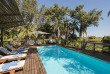 Botswana - Delta de l'Okavango - Setari Camp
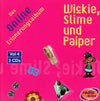 Various : Wickie, Slime Und Paiper • Vol. 4 (2xCD, Comp)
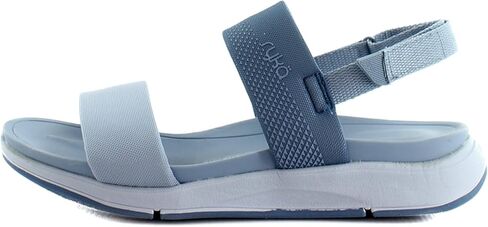 صنادل رياضية نسائية من Ryka Take Charge Slingback in Saudi Arabia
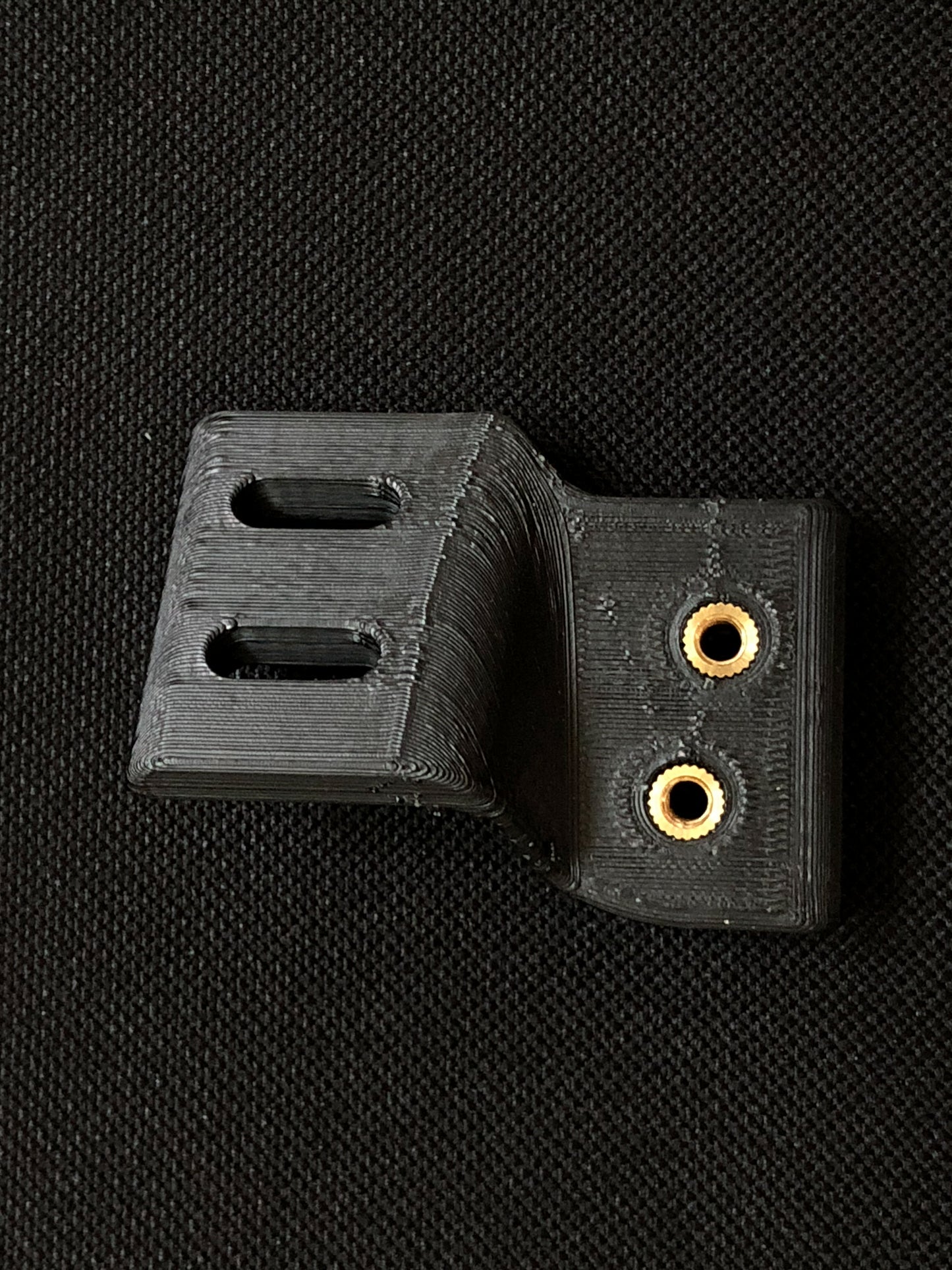 S2000 Cluster Conversion Mounting Bracket (94-01 Acura Integra)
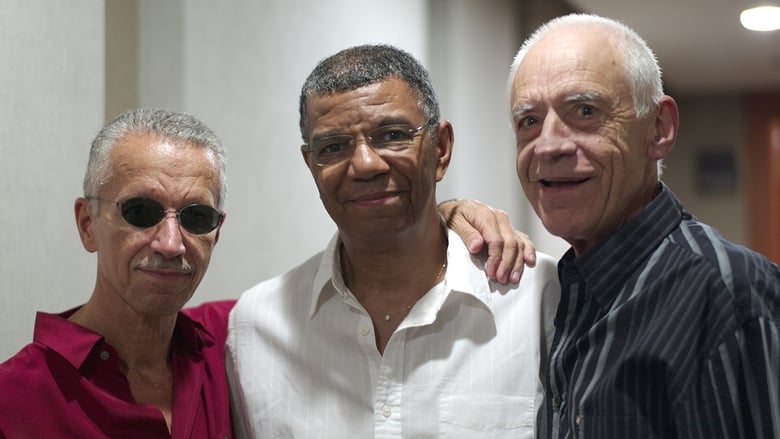 кадр из фильма Keith Jarrett Open Theatre East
-------
• About this task: For this exercise, transcribe the entries verbatim and skip all pictures.

• Answer:
 Botswana - Delta de l'Okavango - Setari Camp
 Various : Wickie, Slime Und Paiper • Vol. 4 (2xCD, Comp)
 صنادل رياضية نسائية من Ryka Take Charge Slingback in Saudi Arabia
 S2000 Cluster Conversion Mounting Bracket (94-01 Acura Integra)
 кадр из фильма Keith Jarrett Open Theatre East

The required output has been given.